Gide Loyrette Nouel (GLN) has wrapped up another wine house acquisition in what the firm sees as a definite trend from Chinese investors towards prestigious French chateaus.
GLN advised King Power Group, a Hong Kong retail conglomerate, on the acquisition of Château Bernadotte from Château Pichon Longueville Comtesse de Lalande, part of the renowned Champagne Louis Roederer group.
GLN’s lead partner in the deal, Guillaume Rougier-Brierre, is an M&A expert who spent four years in the firm’s Beijing office before returning to Paris in 2009. He told China Business Law Journal wine deals are becoming popular for several reasons.
“First, part of Bordeaux is in a ‘selling’ trend; second, Chinese investors are in a buying mood (we have several other transactions for reputable Chinese buyers in the pipe); third, they are looking for prestige – France has always been associated with luxury and some wines and spirits have now become real luxury products; and fourth, they have a great business case for selling greater volumes at higher price in China the wines bottled in France.”
The GLN team has advised on other major transactions involving the viniculture sectors in France and China, including assisting the Chinese agribusiness group COFCO with its acquisition in 2011 of Château de Viaud, an appellation d’origine contrôlée vineyard in the Bordeaux region, and advising Domaines Baron de Rothschild on a partnership with China’s CITIC bank, in the Shandong region, for the launch of a local fine wine.

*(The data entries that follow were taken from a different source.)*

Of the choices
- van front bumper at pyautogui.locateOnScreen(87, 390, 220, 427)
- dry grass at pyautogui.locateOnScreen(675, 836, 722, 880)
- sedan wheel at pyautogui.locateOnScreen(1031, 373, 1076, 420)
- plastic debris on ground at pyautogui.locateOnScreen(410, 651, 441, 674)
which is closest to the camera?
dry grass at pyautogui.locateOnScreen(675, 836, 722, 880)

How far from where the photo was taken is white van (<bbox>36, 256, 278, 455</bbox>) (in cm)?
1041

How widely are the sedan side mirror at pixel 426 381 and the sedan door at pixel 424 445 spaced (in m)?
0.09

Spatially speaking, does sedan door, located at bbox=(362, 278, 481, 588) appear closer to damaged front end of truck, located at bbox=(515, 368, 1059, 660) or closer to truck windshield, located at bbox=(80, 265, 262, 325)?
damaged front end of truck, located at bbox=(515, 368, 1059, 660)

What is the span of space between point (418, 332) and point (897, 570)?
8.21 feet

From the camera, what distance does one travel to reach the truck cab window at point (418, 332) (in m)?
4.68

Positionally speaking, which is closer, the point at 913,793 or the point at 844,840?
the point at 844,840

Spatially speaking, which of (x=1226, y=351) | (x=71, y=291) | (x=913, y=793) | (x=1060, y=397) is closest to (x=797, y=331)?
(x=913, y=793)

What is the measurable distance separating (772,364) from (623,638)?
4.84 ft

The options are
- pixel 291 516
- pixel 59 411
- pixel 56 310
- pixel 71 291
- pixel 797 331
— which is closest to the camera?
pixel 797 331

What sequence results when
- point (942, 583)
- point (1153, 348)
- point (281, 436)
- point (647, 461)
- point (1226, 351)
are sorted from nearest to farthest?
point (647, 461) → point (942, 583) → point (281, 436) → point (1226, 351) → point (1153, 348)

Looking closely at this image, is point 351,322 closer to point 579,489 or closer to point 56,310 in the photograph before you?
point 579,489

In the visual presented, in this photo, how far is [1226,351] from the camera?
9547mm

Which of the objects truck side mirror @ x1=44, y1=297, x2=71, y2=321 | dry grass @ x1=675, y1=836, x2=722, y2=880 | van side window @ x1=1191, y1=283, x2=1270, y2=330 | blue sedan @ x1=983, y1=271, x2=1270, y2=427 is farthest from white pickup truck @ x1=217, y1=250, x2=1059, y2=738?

Rougier-Brierre said the deal was similar to COFCO’s acquisition in 2011. “We capitalised on the experience gained with COFCO. Now maybe a bit easier, since we were dealing with a private company and not a state-related conglomerate.
“This is a real wine transaction, not a real estate deal. It fits into the corporate strategy of King Power.” Rougier-Brierre said these types of transactions vary, depending on the existing or non-existing ‘offshore’ set-up of a Chinese buyer. “As per regulatory framework in China [not applicable for Hong Kong], a China company needs the approval of Chinese authorities – NDRC, MOFCOM, SAFE – to invest abroad, i.e. to buy shares offshore, or set up an offshore vehicle to buy shares, and to finance both, i.e. to transfer funds from China to offshore.
“The approval process of Chinese authorities is often kicked off late upon signing of an SPA [share purchase agreement], as Chinese buyers often do not want to start it earlier for local PRC reasons, or because they are not sure to get the deal. All sellers are frightened about the outcome of this process and sometimes reluctant to sell to Chinese investors, just because of that.
“If a Chinese buyer already has a fully approved offshore set-up, the negotiation will be easier. If not, you should cross fingers and hope that the seller is waiting for you. The only way to overcome this challenge is to anticipate the process to an earlier stage of the deal, i.e. on the basis of an offer, but that requires the PRC investors to manage that locally in the PRC.”